Please copy out all the entries below, renaming "blue metal post" to "gray metal pole" and keeping everything else the same. Leave the pictures out of your answer.

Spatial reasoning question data
+ + + +
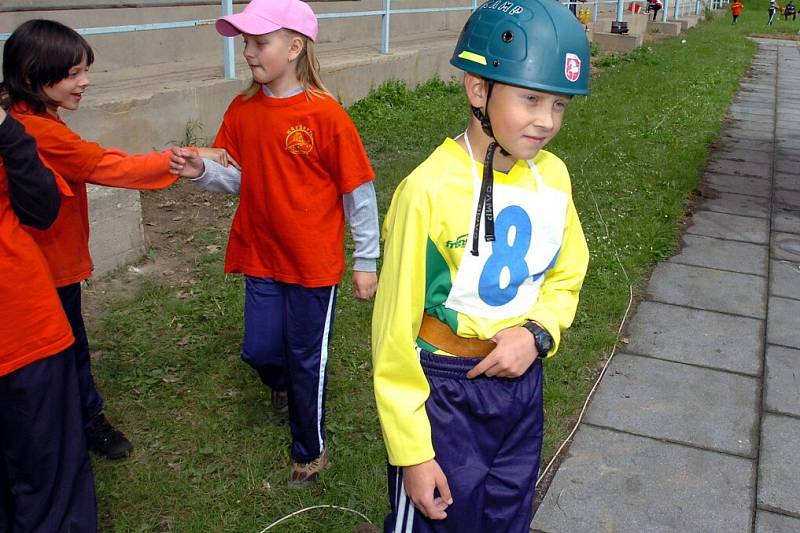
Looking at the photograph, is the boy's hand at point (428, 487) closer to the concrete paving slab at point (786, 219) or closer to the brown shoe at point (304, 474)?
the brown shoe at point (304, 474)

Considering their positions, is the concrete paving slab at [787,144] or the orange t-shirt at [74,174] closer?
the orange t-shirt at [74,174]

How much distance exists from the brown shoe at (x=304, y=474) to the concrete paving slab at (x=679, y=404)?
4.08 feet

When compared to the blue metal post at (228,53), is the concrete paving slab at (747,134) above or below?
below

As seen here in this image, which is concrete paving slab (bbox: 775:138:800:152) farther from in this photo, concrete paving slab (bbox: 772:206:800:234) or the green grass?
concrete paving slab (bbox: 772:206:800:234)

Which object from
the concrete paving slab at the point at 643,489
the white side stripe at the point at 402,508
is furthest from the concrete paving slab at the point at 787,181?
the white side stripe at the point at 402,508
+ + + +
> [THE RESULT]:
Looking at the photograph, is the boy's hand at point (428, 487) closer to the concrete paving slab at point (786, 219) or closer to the brown shoe at point (304, 474)?
the brown shoe at point (304, 474)

Considering their positions, is the concrete paving slab at [787,144] or the orange t-shirt at [74,174] closer?
the orange t-shirt at [74,174]

How much distance exists from the brown shoe at (x=304, y=474) to the concrete paving slab at (x=679, y=404)?
4.08 feet

When compared to the gray metal pole at (228,53), is the concrete paving slab at (747,134) above or below?
below

As seen here in this image, which is concrete paving slab (bbox: 775:138:800:152) farther from in this photo, concrete paving slab (bbox: 772:206:800:234) or the green grass?
concrete paving slab (bbox: 772:206:800:234)

Which object from
the concrete paving slab at the point at 643,489
the white side stripe at the point at 402,508
is furthest from the concrete paving slab at the point at 787,181?
the white side stripe at the point at 402,508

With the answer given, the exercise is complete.